You were wrongfully convicted for a crime you didn't commit, enduring pretty much the worst thing that can happen to a person. You spend years or decades in jail. Then, through some miracle, you find yourself exonerated. You're free to go. You're one of the lucky few wrongly-convicted prisoners to find justice.
What do you do then? You've lost a big chunk of your life, you're traumatized, you have trouble "catching up" to technology, and whenever you apply for a job you must mark "Yes" when asked whether you've been convicted of a felony. The profound blight on your record will always come up on web searches, you're flat broke, and nobody in the system has apologized...or will. In fact, many prosecutors refuse to even acknowledge exonerees.

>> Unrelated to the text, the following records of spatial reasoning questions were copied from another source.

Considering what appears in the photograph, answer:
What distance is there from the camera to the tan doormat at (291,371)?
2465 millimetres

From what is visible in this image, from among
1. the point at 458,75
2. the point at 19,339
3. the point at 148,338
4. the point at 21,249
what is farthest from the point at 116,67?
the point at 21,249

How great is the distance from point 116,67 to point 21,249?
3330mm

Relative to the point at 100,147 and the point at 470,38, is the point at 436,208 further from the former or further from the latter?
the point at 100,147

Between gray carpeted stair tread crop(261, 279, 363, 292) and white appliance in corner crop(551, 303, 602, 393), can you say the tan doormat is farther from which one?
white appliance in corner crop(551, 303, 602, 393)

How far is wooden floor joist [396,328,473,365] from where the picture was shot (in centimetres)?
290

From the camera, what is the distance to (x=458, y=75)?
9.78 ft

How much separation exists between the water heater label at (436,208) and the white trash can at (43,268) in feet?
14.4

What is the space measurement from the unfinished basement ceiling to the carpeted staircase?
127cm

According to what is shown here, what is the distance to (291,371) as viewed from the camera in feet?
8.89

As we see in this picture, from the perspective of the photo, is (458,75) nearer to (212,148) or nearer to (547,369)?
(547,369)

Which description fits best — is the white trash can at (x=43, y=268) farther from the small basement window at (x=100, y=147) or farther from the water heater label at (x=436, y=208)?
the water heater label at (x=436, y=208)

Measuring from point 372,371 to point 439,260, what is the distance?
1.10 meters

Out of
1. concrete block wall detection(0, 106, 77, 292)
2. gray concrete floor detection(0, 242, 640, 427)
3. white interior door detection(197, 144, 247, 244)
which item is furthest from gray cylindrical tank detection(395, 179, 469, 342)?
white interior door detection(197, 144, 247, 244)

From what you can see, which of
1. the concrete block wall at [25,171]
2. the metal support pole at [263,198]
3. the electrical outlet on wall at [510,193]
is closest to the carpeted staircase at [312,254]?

There is nothing within our system to help, guide, or reintegrate exonerated prisoners. They reenter society with nearly all the same burdens as ex-felons. It's a national disgrace.
Three things you can do:
1. Watch a superb TV show fictionalizing one such situation. The short first season of "Rectify" just ended, and it's been renewed for a second. Catch it on the Sundance Channel, or occasional reruns on AMC, but be warned: it's a slow-paced, subtle, contemplative show. Don't expect 21st century pacing or lots of "action".
2. Listen to this informative 34 minute report from NPR's "Talk of the Nation" on this subject.
3. Join me in donating to Resurrection After Exoneration, a tiny, grass-roots group run entirely by exonerees that is pretty much the only place in the country these folks can turn to for support.